Some will say that cancel culture affects us all equally, regardless of gender. How is the hate that a woman can receive different?

The way in which we are insulted is very significant. The insults directed at us always come from the same side, which is generally the physical. What clothes or hairstyle we wear. If we have made up a lot or a little. If we wear a large or small neckline. What if we are old, ugly, fat. The personal is attacked. Then there is the mythical "whore", which is like the wild card. The first time they told me was when I was twelve and you never know when it will be the last. The insults always go to the same. It's not a hate for what you say. What bothers many is that we exist and that we don't settle for that guest role.
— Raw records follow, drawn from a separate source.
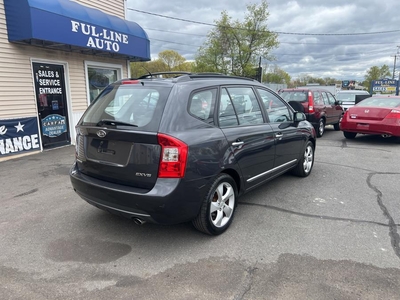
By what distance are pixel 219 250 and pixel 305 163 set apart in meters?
3.13

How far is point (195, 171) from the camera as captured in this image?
118 inches

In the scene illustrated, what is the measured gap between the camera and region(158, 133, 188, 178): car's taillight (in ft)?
9.35

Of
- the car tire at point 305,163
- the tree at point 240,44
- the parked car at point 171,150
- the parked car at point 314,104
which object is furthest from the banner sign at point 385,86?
the parked car at point 171,150

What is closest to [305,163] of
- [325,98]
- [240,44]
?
[325,98]

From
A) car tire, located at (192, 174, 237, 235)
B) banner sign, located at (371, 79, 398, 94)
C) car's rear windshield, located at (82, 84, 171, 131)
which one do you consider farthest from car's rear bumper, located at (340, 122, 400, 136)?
banner sign, located at (371, 79, 398, 94)

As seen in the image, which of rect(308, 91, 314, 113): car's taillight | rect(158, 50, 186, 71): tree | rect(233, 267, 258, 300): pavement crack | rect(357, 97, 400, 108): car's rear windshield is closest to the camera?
rect(233, 267, 258, 300): pavement crack

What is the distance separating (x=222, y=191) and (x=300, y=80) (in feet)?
326

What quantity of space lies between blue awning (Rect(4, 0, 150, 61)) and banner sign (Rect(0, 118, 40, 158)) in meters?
2.01

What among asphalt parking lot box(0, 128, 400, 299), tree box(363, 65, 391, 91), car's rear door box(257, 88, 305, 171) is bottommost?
asphalt parking lot box(0, 128, 400, 299)

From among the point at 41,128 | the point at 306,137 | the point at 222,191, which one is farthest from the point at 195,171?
the point at 41,128

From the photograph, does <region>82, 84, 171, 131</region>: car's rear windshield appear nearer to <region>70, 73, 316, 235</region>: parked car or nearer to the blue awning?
<region>70, 73, 316, 235</region>: parked car

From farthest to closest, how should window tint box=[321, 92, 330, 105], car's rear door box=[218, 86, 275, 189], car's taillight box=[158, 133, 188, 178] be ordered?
1. window tint box=[321, 92, 330, 105]
2. car's rear door box=[218, 86, 275, 189]
3. car's taillight box=[158, 133, 188, 178]

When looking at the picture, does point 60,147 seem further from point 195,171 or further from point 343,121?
point 343,121

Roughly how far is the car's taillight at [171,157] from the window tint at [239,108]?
2.60ft
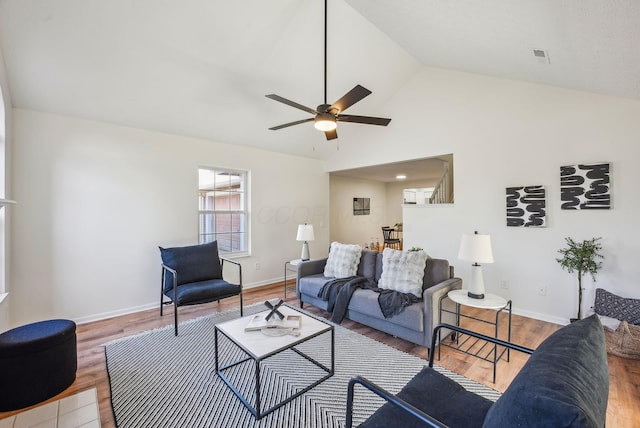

How do you deal with these messages?

What you have to do is not stop doing. It is very good to say no to what we really and objectively do not want or interest. But it's about forcing ourselves to say yes to what we would do if we felt comfortable doing it and not wait for courage to arrive. The only thing we can do is say yes, even if it means being in physical discomfort and wanting to run away at the last minute. What I try in the book is to give a panoramic perspective that makes us angry but not for the simple fact of making us angry, but because I believe that naming it is a first step to combat it. The “I will not do it well” becomes great and powerful through silence, of carrying it as if it were a secret. Many women to whom this happens feel very relieved to know that it is something that has a name and that it also happens to others. How can we help each other? Being frank. The fact of seeing that many of us have been suffering from it for years, even objectively brilliant women, is more than a consolation, one more reason for anger. It has to lead us to want to fight it together.